Euro zone economic activity fell back into decline this month as the coronavirus pandemic hammered the services sector and offset improvements in manufacturing.

The UK's manufacturing purchasing managers' index fell to 53.3 in October, according to flash figures, a three-month low and down from 54.1 in September. An index reading above 50 indicates expansion, while below 50 it signals contraction.

Overall business activity in the USA quickened its expansion pace in October, rising at the fastest rate for 20 months and business optimism improving markedly, preliminary data from IHS Markit showed Friday.

"The U.S. economy looks to have started the fourth quarter on a strong footing", said Chris Williamson, chief business economist at IHS Markit. "But intensifying Covid-19 restrictions has increasingly affected the services sector". "This reflected a much weaker contribution from the service economy, with survey respondents often commenting on tighter restrictions across the hospitality sector and the impact of local lockdowns on general consumer spending", Markit explained.

Optimism slipped to levels last seen in May, noted CIPS Group Director Duncan Brock. The flash manufacturing PMI climbed to a 26-month high of 54.4 and was far above the median forecast in a Reuters poll.

Growth in the sector slowed despite new export orders increasing at the fastest pace since February 2018, thanks to rising demand from China and the U.S. and a temporary boost from Brexit stock building among clients in Europe.

France's composite output index came in at 47.3 in October, a five-month low, in comparison with 48.5 in September.
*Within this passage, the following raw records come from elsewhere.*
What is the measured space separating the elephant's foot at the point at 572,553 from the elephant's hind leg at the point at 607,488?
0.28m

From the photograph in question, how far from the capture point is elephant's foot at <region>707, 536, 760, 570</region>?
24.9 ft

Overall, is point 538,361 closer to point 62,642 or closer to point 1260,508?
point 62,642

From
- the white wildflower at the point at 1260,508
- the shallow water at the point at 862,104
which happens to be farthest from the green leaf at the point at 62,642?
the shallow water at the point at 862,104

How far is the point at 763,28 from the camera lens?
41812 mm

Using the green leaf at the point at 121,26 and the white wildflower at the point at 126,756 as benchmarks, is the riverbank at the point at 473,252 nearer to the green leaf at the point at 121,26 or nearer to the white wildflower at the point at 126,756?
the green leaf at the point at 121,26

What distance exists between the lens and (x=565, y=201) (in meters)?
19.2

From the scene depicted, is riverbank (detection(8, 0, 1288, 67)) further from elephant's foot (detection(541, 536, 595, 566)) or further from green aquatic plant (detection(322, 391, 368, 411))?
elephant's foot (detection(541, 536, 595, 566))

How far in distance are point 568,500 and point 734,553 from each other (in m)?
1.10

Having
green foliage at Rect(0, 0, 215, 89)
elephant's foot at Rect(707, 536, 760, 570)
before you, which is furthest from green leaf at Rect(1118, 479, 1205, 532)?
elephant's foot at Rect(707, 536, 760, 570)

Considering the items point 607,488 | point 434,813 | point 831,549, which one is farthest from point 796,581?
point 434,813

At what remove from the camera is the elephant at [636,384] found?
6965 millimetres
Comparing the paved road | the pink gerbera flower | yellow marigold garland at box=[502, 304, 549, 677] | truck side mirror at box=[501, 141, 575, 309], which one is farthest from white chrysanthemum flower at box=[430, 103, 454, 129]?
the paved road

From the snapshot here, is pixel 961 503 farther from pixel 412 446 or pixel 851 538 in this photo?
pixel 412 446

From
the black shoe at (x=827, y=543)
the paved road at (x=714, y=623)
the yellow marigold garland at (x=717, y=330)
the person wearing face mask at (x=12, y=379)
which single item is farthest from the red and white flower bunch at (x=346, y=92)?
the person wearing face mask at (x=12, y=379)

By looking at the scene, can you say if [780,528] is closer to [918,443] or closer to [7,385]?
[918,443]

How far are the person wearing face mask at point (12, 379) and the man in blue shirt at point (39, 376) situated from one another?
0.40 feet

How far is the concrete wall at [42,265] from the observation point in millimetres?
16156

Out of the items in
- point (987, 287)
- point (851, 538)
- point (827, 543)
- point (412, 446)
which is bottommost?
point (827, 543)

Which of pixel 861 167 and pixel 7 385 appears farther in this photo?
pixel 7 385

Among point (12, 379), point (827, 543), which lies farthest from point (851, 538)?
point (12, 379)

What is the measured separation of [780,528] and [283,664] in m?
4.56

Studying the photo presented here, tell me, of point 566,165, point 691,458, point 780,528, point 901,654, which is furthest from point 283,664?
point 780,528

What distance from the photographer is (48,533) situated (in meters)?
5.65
The estimates were based on data collected between October 12 and October 21 and they are usually published about one week before the final results.

That headline PMI was dragged down by the service industry's PMI, which sank more than expected to 46.2 from 48.0. But the difference arguably reflects an earlier resurgence of infections in France and Spain than in the UK. Economists believe that more monetary stimulus is on the way before the end of the year.

In the first half of the year, the United Kingdom economy contracted more than that of any other G7 country following longer-lasting curbs and a more severe health emergency. As a result, the Bank of England's Monetary Policy Committee "will be under enormous pressure to do more", he added.

Samuel Tombs, chief United Kingdom economist at consultancy Pantheon Macroeconomics said that "the recovery has lost its legs" with a "high risk of a relapse over the winter". "We expect it to announce at either its November or December meetings that it will purchase a further £50bn of gilts".